Supporting students to become responsible, confident, and independent managers of money will enable them to live, learn, work, and contribute as active members of their communities.

Community engagement principle

Financial capability lends itself to authentic and motivating contexts for learning and provides opportunities for engaging with parents, whānau, and the wider community. 

Coherence principle

Building financial capability encourages links across learning areas, particularly social sciences, mathematics and statistics, and English. Financial capability is readily developed within authentic contexts for learning. It provides students with life skills as well as opening pathways for further learning.

Future focus principle

The New Zealand Curriculum encourages students to look at significant future focused issues such as citizenship and enterprise.

Building financial capability contributes to exploring the issue of citizenship through identifying how values, such as community participation and manaakitanga, influence personal financial goals and actions.

Financial capability deals with managing finances to attain personal goals while enterprising activities are aimed at generating personal income. Building financial capability enables students to:

  • understand how to manage money, income, and risk
  • set realistic financial goals
  • make sound economic decisions.

These financial capabilities are necessary for students to be able to engage in enterprising activities.

Values

Our values affect the financial decisions we make. Knowing, respecting, and valuing who students are, where they come from, and building on the values they bring with them is essential when building financial capability.

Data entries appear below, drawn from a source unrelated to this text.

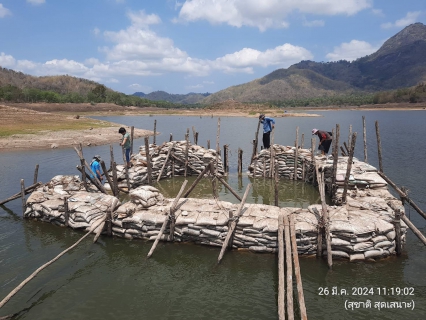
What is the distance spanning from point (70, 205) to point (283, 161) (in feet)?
42.5

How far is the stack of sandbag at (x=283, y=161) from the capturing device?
19.0 meters

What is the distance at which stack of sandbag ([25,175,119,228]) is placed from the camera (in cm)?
1176

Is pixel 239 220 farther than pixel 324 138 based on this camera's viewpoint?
No

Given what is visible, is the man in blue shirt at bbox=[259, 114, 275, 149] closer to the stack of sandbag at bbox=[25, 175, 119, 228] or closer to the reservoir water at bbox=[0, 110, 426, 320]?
the reservoir water at bbox=[0, 110, 426, 320]

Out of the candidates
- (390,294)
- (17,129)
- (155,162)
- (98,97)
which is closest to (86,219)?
(155,162)

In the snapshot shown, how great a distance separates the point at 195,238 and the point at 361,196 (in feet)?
23.9

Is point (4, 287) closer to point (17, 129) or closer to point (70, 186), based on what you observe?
point (70, 186)

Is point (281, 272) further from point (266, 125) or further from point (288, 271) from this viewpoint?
point (266, 125)

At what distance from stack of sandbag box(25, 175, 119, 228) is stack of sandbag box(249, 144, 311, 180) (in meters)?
10.5

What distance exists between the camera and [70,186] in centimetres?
1353

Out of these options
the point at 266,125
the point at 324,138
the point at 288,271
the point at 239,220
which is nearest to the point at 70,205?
the point at 239,220

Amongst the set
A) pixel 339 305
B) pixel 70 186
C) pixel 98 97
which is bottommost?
pixel 339 305

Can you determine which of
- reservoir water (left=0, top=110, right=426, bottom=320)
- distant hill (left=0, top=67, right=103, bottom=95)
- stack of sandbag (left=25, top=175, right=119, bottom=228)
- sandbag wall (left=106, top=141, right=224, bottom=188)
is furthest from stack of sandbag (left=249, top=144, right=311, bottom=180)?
distant hill (left=0, top=67, right=103, bottom=95)

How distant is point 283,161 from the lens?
767 inches
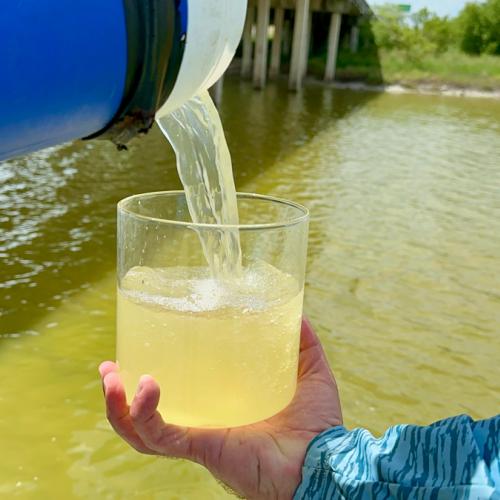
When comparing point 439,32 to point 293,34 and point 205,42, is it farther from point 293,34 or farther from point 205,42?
point 205,42

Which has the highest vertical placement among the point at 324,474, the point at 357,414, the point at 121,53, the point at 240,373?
the point at 121,53

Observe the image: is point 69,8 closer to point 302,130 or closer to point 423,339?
point 423,339

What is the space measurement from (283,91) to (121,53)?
54.4ft

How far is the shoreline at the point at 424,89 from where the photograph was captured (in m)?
19.8

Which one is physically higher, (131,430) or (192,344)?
(192,344)

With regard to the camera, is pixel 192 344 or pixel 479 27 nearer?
pixel 192 344

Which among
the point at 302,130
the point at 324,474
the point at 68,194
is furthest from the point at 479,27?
the point at 324,474

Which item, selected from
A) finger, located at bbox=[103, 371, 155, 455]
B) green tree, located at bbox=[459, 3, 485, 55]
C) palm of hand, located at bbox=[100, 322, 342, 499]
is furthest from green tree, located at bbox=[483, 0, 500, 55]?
finger, located at bbox=[103, 371, 155, 455]

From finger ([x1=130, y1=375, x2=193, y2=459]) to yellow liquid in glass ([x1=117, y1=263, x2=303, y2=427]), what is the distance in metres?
0.02

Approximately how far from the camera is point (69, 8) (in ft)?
2.70

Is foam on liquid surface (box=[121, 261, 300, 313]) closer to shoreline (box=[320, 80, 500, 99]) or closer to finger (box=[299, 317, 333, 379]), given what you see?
finger (box=[299, 317, 333, 379])

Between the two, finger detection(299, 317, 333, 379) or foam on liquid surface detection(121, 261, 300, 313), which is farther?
finger detection(299, 317, 333, 379)

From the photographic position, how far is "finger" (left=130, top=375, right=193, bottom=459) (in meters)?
1.07

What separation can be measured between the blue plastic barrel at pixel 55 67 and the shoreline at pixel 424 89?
63.2 ft
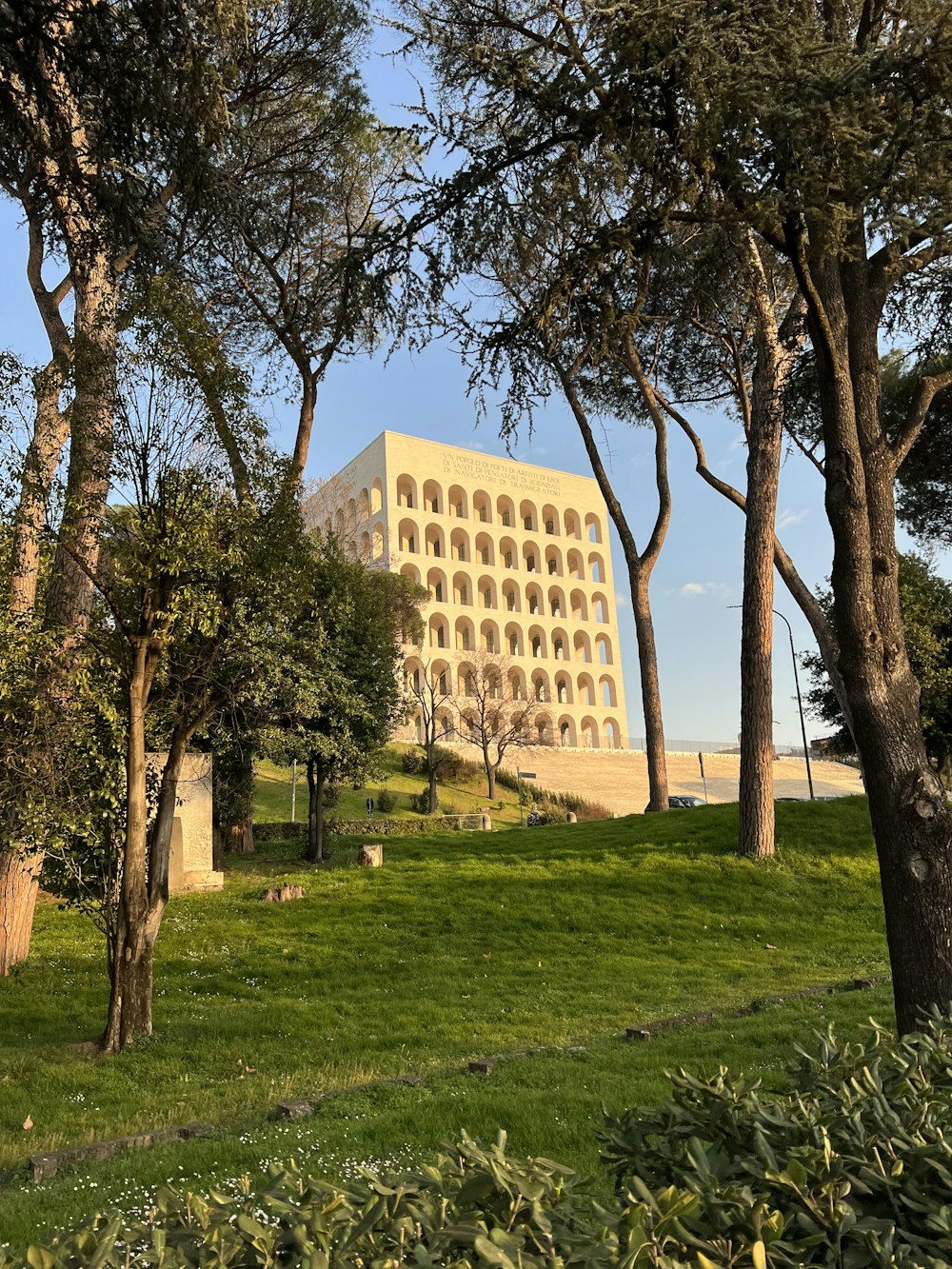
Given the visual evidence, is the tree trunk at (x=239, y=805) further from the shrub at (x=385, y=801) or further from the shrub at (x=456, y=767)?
the shrub at (x=456, y=767)

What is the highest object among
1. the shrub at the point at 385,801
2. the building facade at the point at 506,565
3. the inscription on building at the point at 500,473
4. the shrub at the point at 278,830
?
the inscription on building at the point at 500,473

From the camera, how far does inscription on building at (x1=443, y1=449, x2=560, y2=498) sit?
65438 millimetres

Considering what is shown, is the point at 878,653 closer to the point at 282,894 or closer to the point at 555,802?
the point at 282,894

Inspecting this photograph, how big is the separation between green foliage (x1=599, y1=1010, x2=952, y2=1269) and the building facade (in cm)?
5318

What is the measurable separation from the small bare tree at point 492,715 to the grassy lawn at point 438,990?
907 inches

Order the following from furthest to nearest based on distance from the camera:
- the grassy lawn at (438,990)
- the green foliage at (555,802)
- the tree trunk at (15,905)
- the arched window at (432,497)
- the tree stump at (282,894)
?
the arched window at (432,497)
the green foliage at (555,802)
the tree stump at (282,894)
the tree trunk at (15,905)
the grassy lawn at (438,990)

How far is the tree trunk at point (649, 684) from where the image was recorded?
21.4 meters

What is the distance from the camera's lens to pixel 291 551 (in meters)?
10.3

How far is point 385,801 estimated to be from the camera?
35.8 meters

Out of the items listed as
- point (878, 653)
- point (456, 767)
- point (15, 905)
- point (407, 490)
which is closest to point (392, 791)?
point (456, 767)

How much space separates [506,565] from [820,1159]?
220ft

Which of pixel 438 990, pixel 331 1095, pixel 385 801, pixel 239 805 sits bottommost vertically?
pixel 438 990

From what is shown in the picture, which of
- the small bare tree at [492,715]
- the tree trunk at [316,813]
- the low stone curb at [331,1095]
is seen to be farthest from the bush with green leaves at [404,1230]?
the small bare tree at [492,715]

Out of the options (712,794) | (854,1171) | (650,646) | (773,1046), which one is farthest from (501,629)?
(854,1171)
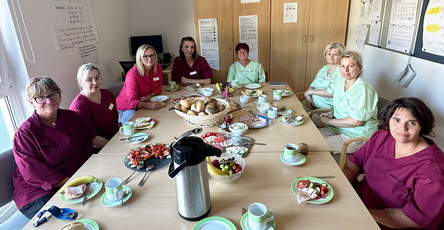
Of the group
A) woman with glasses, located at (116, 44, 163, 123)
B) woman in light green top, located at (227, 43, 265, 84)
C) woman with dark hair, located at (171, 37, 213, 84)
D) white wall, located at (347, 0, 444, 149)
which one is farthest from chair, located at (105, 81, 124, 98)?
white wall, located at (347, 0, 444, 149)

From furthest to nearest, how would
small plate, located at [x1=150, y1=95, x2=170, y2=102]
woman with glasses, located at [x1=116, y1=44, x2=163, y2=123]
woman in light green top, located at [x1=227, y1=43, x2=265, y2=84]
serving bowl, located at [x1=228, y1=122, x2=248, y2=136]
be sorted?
woman in light green top, located at [x1=227, y1=43, x2=265, y2=84]
small plate, located at [x1=150, y1=95, x2=170, y2=102]
woman with glasses, located at [x1=116, y1=44, x2=163, y2=123]
serving bowl, located at [x1=228, y1=122, x2=248, y2=136]

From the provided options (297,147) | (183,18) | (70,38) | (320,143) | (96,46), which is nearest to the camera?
(297,147)

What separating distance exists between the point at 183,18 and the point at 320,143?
3.42 meters

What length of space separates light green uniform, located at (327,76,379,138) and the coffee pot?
4.70 feet

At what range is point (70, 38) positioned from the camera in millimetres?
2723

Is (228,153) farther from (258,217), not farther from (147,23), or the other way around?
(147,23)

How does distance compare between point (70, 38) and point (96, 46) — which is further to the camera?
point (96, 46)

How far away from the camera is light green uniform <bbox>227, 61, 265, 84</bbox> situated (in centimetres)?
319

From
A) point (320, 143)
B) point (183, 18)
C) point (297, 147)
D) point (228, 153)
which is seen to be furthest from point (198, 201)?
point (183, 18)

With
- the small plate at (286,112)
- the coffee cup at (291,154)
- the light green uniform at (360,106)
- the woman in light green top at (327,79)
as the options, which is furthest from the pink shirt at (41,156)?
the woman in light green top at (327,79)

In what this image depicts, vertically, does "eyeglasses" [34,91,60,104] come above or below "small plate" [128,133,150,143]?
above

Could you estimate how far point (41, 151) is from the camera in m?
1.48

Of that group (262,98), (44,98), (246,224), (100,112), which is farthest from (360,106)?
(44,98)

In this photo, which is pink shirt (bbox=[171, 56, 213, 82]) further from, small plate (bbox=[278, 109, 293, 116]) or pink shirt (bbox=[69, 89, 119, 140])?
small plate (bbox=[278, 109, 293, 116])
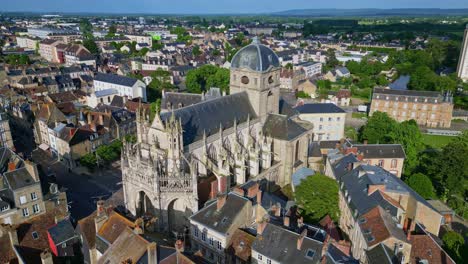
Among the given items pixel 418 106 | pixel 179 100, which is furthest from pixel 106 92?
pixel 418 106

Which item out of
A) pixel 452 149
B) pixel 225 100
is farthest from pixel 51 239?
pixel 452 149

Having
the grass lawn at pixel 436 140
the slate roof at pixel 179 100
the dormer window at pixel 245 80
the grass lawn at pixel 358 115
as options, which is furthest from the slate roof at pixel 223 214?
the grass lawn at pixel 358 115

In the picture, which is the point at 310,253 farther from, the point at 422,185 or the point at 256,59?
the point at 256,59

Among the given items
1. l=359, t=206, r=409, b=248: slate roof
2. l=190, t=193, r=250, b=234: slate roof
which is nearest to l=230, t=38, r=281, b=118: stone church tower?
l=190, t=193, r=250, b=234: slate roof

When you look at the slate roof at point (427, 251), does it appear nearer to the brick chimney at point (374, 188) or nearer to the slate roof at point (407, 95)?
the brick chimney at point (374, 188)

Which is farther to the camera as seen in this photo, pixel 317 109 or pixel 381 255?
pixel 317 109
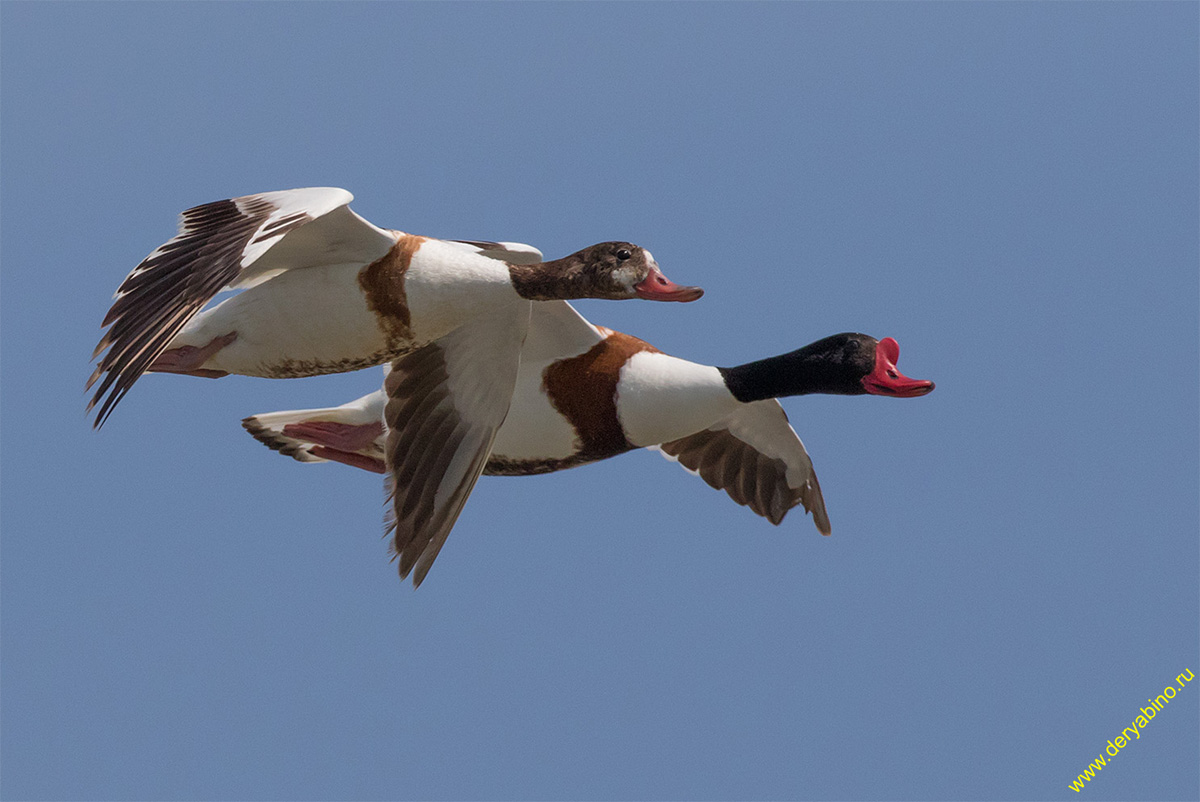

This table provides suggestions for ways in which values can be explored and modelled while developing financial capability.

Values

Explored and modelled through...

Excellence
  • Taking the opportunity to increase reward by increasing effort.
  • Setting financial goals and achieving them.
Innovation, inquiry, and curiosity

Thinking creatively, critically, and reflectively to:

  • set and achieve personal financial goals
  • analyse and solve financial problems
  • understand and use different financial systems
  • explore different ways of sharing resources, for example, whakakoha and the Tokelauan way.
Diversity
  • Recognising that different people have different values that affect decisions.
  • Recognising that some people need more support than others with financial planning, for example, people with special learning needs.
  • Understanding how family or cultural obligations affect decisions.
Equity
  • Demonstrating fairness in financial transactions.
  • Exploring and understanding reasons for Government transfer or payments, for example, family support, Treaty settlements.
  • Recognising the implications of having more or less money.
Community
  • Considering personal contributions to whānau or community goals.
  • Sharing resources, knowledge, and skills.
  • Working collaboratively when making financial decisions and achieving goals.
  • Understanding the need for charity.
  • Identifying the kinds of financial commitments within communities that whānau/families may make.
Ecological sustainability
  • Considering the environment when making financial decisions.
  • Exploring how the concepts of kaitiakitanga and waahi tapu affect financial decision making. 
Integrity
  • Appreciating the need for honest transactions and records.
  • Making responsible financial decisions, being accountable, and acting ethically.
  • Recognising responsibilities when borrowing and lending.
  • Investigating aspects of credit worthiness when applying for a loan.
Respect
  • Showing respect for themselves and others, including those with different cultural beliefs and values.
  • Discussing and reflecting on different financial goals.

Key competencies

Providing authentic learning contexts to build students’ financial capability enables the development of the key competencies in relevant and meaningful ways.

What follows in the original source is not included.